Opportunities for wealth management are growing among consumers with lower and moderate incomes – as well as millennials – by increasing use of robo-advisor technology, according to a recent study.
Juniper Research says that with new opportunities for automation, fintech firms are also “moving in to disrupt the market.”
The changing environment comes as robo-advisor platform revenue is projected to total $25 billion by 2022, compared to an estimated $1.7 billion in 2017, Juniper said.
With these growth opportunities, robo-advisors are making wealth management “more open and inclusive,” Nick Maynard, a research analyst at Juniper Research, told ThinkAdvisor. “Robo-advisors are actively broadening the appeal of wealth management.”
Total assets under management by robo-advisors will jump to $4.1 trillion in 2022, from an estimated $330 billion in 2017, the study adds.

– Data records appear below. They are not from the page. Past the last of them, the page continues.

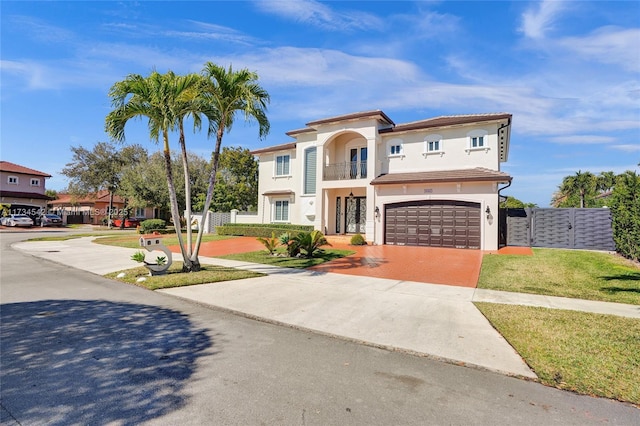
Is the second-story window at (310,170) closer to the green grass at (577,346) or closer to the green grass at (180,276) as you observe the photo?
the green grass at (180,276)

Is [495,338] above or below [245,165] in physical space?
below

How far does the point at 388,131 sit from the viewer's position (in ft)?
66.2

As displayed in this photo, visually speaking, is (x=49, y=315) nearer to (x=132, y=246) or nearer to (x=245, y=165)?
(x=132, y=246)

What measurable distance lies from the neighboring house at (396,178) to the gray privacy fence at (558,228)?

“By automating services, costs are reduced and fees are reduced, so the barriers to entry are much lower,” Maynard explained.
He also points out that smartphone apps lower the barriers to entry, too, and they make investments easier and more convenient, especially for millennials.
Maynard doubts the growing automation will completely replace the traditional role of financial advisors. “Particularly for HNWIs [high net worth individuals], investment is something that is built upon trust and a long track record,” Maynard said. “Part of investing large sums of money is building up relationships with trusted advisors.”
As a result, financial advisory firms will “need to emphasize their credentials and experience” and will need to present themselves “as a trusted expert,” Maynard said.
Moreover, Howard Yu, a management professor at IMD, predicts the image of some financial advisory firms may change. “In the past, all financial advisory [firms] looked very similar. They all projected a sense of security and stability. They looked, by and large, traditional. But if robo-advisors’ target audience turns out to be the millennials and the underserved, the communication style of these service providers will naturally project a very different image, much more upbeat, fun, and contemporary.”
He cites the earlier example of what took place in the airline industry, as Southwest became an industry “disruptor” in the late 1970s.
In addition, larger wealth managers can use robo-advisor tech themselves, Maynard says. “By offering a branded app, these firms can combine their brand name and reputation with competitive fee structures.”